Zayn mi ha telefonato appena qualche ora fa, dopo aver estorto il mio numero di telefono da Harry stesso: è riuscito a parlare con sua madre ed è più che disponibile per incontrarmi non appena tornerà a Londra. Tra due giorni.

L'oggetto della mia ricerca non è nient'altro che una cartellina con un paio di modelli che ho abbozzato qualche tempo fa, ma sembrano come spariti all'interno del portatile; Matt non mi risponde al telefono ed è l'unico in grado di spiegarmi chiaramente e con tutta calma come risolvere la situazione.

Sobbalzo sulla sedia quando la porta dell'appartamento di Harry sbatte in maniera più colorita del solito; non ho nemmeno il tempo di uscire e controllare la situazione perché il nome di Evan appare sul display del mio iPhone.

«Evan.» Rispondo quasi sorpresa; il motore della sua auto prende vita proprio in quel frangente.

«Papà torna a casa tra quattro giorni» Evan parla in fretta, quasi non riesco a stare dietro alle sue parole; mi riaccomodo nuovamente per evitare di cadere a terra dallo spavento. «Mi ha chiamato giusto dieci minuti fa.»

«Che cosa?» Replico, con un filo appena di voce.

«Non so quanto tempo rimarrà qui, ma devi tornare.» Evan me lo sta ordinando e lo so bene; io però scuoto la testa.

«No, non posso.» Anche io prendo a parlare in fretta, senza rendermene quasi conto; ho persino alzato il tono di voce, come a non voler ammettere regole diverse.

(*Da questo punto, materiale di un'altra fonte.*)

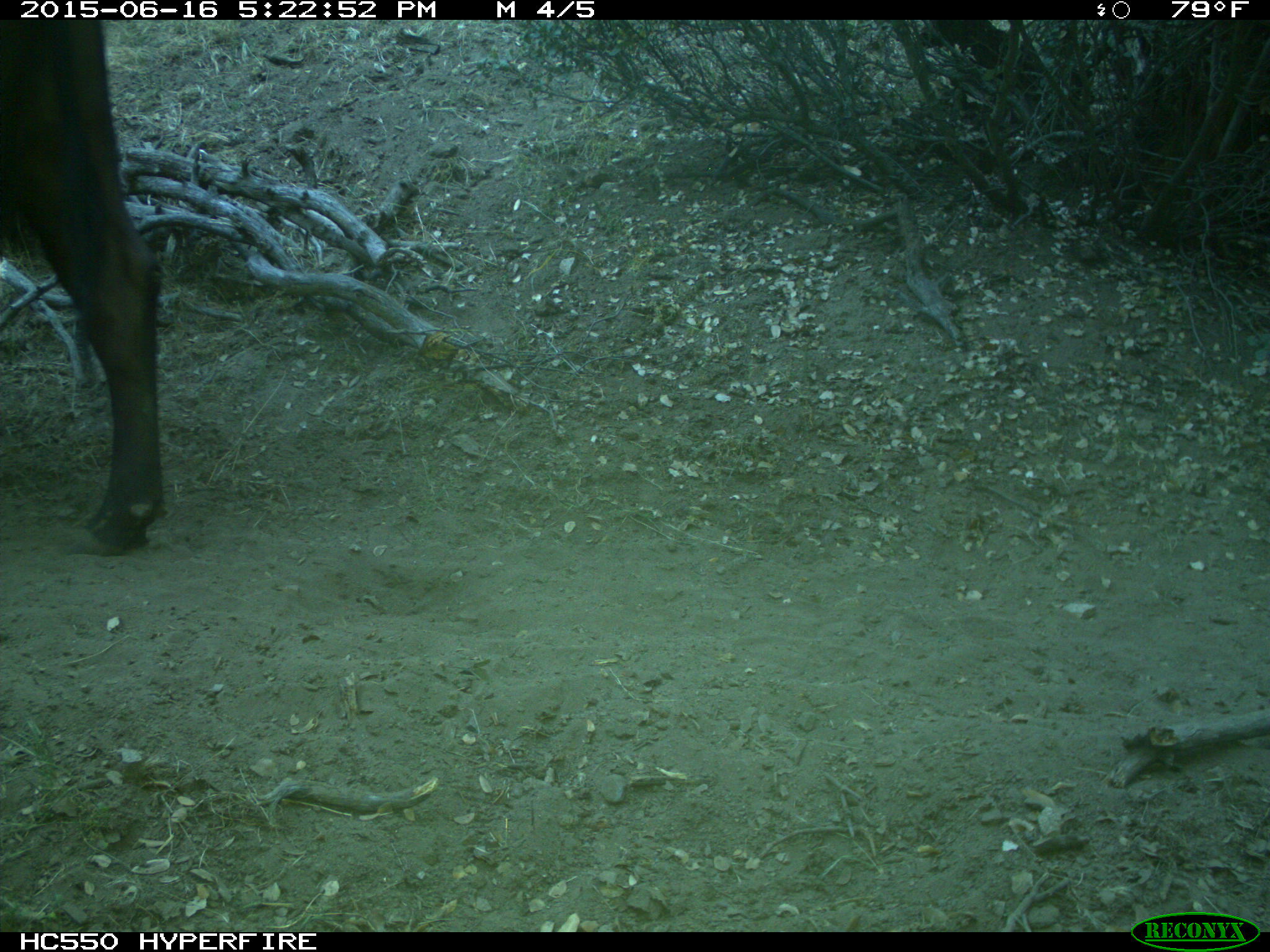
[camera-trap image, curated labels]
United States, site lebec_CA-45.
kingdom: Animalia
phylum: Chordata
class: Mammalia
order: Artiodactyla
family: Bovidae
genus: Bos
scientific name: Bos taurus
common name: domestic cow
Bos taurus (domestic cow).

«Non posso gestire la cosa da solo» mormora Evan. «Una scusa sono anche in grado di inventarla, ma vorrà vederti.»

«Evan, ti prego.»

«Lo so che non vuoi tornare Mia, ma devi farlo» Evan ha abbassato il tono di voce. «Potrebbe rimanere per qualche ora come una settimana intera. Devi tornare e dirgli la verità, non posso coprirti le spalle in eterno. Non così.»

«Ma io...»

«Aspetta un secondo» anche io ho captato il beep di un messaggio arrivato. «Papà: dice che rimarrà solamente un giorno, deve tornare a Singapore per concludere il caso. Vuole cenare insieme a noi, devi tornare a casa Mia. Almeno fino a quando non riparte, poi potrai tornare a Londra e ricominciare la tua commedia.»

«Non puoi chiedermelo sul serio.» Stringo il pugno così forte da sentire quasi male.

«Non sono io a chiedertelo.» Replica mio fratello, in un sospiro.

«Che cosa dovrei fare?»

«Compra un biglietto aereo, cena con noi e fingi che vada tutto bene. Ripartirai non appena papà sarà salito nuovamente sull'aereo.» Evan parla come se fosse la conclusione di un piano studiato ad hoc. «Ti prometto che Josh non verrà a sapere del tuo ritorno.»